2. The device as recited in claim 1 wherein the first set of movable elements includes the jaw element for interacting with the first tucking element.

3. The device as recited in claim 1 wherein the first tucking element includes a tucking blade for providing a cross-fold.

4. The device as recited in claim 2 further comprising a conveyor belt for accepting cross-folded signatures from the jaw element.

5. The device as recited in claim 2 wherein the jaw element includes a jaw for accepting a cross-fold in a signature.

6. The device as recited in claim 2 wherein the second set has alternating tucking and gripping elements.

7. The device as recited in claim 2 wherein the first set has alternating cutting and jaw elements.

8. The device as recited in claim 1 further comprising a jaw cylinder with the jaw element adjacent the second set of movable elements after the signature formation area.

9. The device as recited in claim 8 wherein the first set of movable elements includes only cutting elements.

10. The device as recited in claim 8 wherein the second set of movable elements has alternating gripping and tucking elements.
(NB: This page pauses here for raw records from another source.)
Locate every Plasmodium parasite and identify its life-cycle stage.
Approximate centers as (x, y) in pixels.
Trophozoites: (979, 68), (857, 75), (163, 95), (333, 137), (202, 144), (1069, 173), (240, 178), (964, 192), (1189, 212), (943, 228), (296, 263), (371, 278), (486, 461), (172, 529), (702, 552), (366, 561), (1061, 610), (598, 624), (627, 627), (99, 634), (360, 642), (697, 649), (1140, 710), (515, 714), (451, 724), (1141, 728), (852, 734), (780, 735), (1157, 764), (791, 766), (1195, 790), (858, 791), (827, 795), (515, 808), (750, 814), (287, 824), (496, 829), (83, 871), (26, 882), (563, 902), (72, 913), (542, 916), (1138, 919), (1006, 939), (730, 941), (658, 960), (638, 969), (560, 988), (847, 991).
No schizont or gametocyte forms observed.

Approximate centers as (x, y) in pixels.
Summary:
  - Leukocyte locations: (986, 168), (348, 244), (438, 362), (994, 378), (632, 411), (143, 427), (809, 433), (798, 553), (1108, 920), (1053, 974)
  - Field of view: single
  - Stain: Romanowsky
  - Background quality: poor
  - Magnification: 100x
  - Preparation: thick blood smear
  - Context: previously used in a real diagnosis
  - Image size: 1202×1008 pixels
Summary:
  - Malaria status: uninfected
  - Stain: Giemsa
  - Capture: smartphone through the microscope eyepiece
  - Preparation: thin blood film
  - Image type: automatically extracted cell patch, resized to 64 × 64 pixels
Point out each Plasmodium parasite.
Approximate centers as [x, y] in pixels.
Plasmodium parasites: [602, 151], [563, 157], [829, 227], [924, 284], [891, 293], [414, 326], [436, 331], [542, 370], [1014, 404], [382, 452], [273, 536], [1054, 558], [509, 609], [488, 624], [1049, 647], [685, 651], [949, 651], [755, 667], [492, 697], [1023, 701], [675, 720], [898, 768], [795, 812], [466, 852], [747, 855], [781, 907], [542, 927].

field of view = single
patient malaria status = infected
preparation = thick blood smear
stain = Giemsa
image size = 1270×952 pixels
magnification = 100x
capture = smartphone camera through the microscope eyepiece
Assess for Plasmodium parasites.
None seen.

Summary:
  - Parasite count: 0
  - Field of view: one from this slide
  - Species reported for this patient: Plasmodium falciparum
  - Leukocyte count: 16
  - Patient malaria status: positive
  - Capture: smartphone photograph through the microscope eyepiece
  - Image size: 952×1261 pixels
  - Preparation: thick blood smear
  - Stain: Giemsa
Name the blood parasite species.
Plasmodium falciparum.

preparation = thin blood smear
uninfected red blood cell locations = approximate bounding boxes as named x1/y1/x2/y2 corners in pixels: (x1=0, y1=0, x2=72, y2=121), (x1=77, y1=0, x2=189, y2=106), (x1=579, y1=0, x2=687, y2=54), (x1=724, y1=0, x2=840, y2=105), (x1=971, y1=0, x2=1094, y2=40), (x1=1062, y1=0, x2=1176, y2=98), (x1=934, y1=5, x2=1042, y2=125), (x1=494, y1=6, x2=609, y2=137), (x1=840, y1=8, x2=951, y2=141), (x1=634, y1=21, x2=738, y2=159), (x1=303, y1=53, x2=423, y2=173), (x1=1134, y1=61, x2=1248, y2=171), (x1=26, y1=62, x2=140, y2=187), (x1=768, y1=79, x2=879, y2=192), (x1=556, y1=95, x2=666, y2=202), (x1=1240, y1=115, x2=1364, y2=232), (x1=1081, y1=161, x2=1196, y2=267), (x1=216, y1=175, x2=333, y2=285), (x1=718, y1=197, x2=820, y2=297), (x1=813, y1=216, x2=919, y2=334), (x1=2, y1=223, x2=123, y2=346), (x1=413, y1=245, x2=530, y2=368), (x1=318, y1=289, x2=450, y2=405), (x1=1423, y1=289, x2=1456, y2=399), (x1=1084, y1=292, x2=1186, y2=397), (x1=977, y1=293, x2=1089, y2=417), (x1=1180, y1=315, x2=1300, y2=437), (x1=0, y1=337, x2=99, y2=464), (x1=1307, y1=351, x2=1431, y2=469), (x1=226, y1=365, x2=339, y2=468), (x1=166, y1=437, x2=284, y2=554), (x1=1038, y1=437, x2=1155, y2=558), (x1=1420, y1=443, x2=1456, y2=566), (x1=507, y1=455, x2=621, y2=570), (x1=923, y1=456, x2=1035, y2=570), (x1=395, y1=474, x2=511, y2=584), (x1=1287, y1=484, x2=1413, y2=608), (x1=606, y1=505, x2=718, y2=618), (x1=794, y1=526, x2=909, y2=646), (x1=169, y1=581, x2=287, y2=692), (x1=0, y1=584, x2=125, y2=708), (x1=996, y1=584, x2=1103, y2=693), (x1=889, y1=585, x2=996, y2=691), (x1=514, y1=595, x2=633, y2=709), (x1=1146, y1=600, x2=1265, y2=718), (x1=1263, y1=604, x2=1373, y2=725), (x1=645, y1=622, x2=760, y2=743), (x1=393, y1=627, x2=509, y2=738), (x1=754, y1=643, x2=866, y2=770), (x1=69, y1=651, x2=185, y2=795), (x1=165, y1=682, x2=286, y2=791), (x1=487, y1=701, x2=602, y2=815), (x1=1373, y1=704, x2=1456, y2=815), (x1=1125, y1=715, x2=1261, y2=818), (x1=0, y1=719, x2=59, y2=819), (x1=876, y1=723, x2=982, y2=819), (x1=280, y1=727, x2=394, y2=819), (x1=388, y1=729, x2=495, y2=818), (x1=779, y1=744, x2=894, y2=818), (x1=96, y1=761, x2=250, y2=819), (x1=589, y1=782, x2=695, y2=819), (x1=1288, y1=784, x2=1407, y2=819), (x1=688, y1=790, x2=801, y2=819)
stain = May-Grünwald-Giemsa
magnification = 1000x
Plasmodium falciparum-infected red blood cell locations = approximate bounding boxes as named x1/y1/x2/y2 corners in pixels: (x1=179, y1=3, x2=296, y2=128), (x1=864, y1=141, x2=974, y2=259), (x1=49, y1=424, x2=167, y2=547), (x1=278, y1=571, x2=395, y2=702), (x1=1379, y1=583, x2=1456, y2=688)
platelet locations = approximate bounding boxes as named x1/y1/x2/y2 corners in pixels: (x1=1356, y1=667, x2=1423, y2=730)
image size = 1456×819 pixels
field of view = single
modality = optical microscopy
11. The device as recited in claim 1 wherein the first set of movable elements run in a first closed loop and the second set moves in a second closed loop.

12. A method for cutting a web into signatures and folding the signatures comprising the steps of:

spacing a plurality of cutting elements along a first side of the web to set a signature length;

spacing a plurality of gripping elements on a second side of the web opposite the plurality of cutting elements, the web traveling between the cutting elements and the gripping elements in a signature formation area; and

spacing a plurality of tucking elements on the second side of the web, one of the tucking elements that interacts with a jaw element and is spaced in between two of the plurality of gripping elements.

13. The method as recited in claim 12 wherein the plurality of tucking elements and the plurality of gripping elements are alternately spaced.

14. The method as recited in claim 12 further comprising spacing the jaw element on the first side of the web opposite the plurality of tucking elements in the signature formation area.

15. The method as recited in claim 14 further comprising gripping a signature at a cross-fold with the jaw element.

16. The method as recited in claim 12 further comprising gripping a signature at a cross-fold with a jaw cylinder having the jaw element located opposite the plurality of tucking elements.